This is how it happened. I live in Binghamton, a deindustrialized working-class town in upstate New York. In July 2004, I came on a small item in the Reporter, a local progressive newspaper. The local branch of the NAACP, the article read, had received numerous letters from people held at the county jail who complained of poor health care. The NAACP was calling a meeting to discuss the complaints and what could be done. I decided to attend the meeting, mostly because I thought this was an important issue and because I wanted to get more involved in the community. At that time, the NAACP met in an industrial section of the city, amid the factory ruins, a block from a Coca-Cola plant, in an old building abutting the tracks of the freight train.
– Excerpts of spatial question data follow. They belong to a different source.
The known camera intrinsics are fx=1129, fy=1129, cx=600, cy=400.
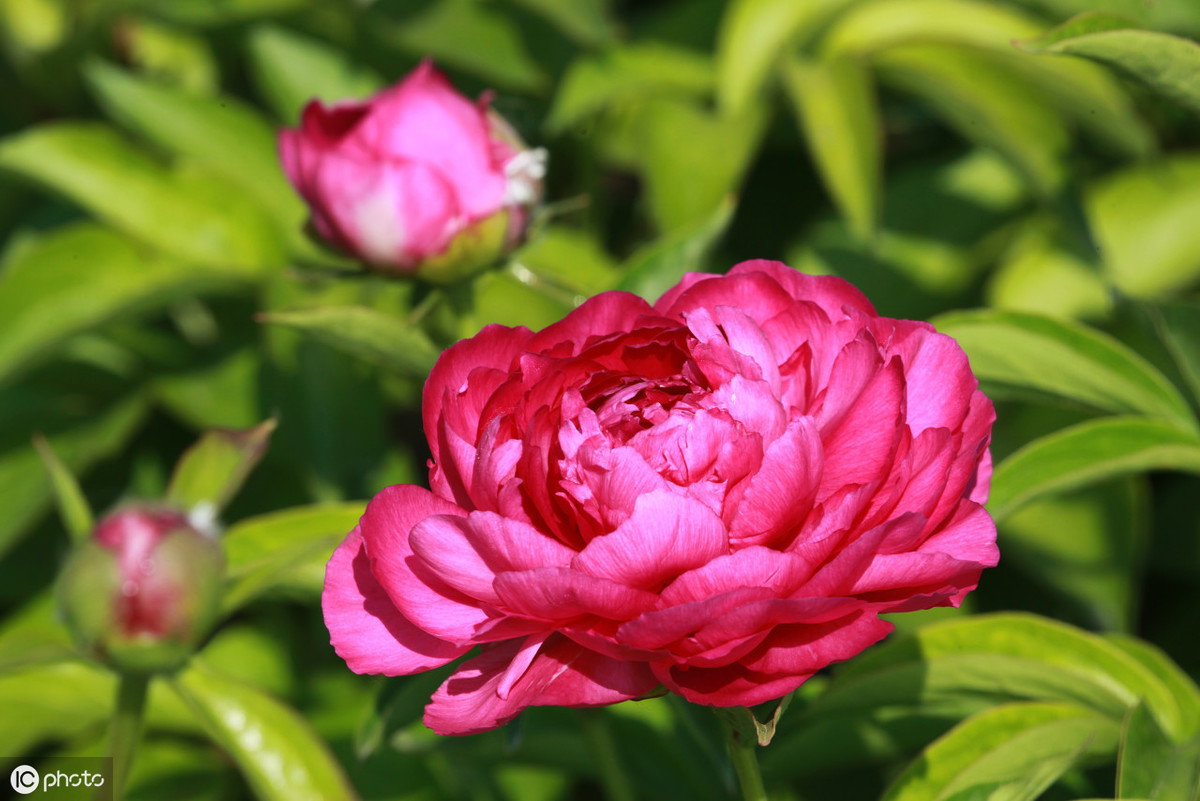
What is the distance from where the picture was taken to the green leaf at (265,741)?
76cm

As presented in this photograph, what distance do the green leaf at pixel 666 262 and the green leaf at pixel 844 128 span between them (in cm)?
25

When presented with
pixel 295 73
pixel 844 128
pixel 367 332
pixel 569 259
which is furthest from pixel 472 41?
pixel 367 332

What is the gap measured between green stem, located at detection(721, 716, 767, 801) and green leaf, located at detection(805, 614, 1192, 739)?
168 millimetres

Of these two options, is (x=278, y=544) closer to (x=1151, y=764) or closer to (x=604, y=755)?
(x=604, y=755)

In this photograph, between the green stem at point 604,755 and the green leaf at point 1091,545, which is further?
the green leaf at point 1091,545

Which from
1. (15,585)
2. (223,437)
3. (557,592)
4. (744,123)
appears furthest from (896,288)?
(15,585)

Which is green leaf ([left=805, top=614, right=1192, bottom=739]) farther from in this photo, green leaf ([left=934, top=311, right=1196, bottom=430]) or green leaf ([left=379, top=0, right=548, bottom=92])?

The meetings were held around an office table.
Only about seven other people attended that first meeting, most quite a bit older than I, septuagenarians from the civil rights movement who were still active in the community. We started the meeting by introducing ourselves. I said I was from the university, but this felt almost unnecessary. Since I was sporting a rumpled, blue oxford shirt and short hair, they took me for a student. Once they learned I was a social scientist, they invited my participation in documenting the prisoner abuse. We decided that I would follow up on complaints and interview people. It turned out that later they asked around about me. Several colleagues vouched for my political commitment.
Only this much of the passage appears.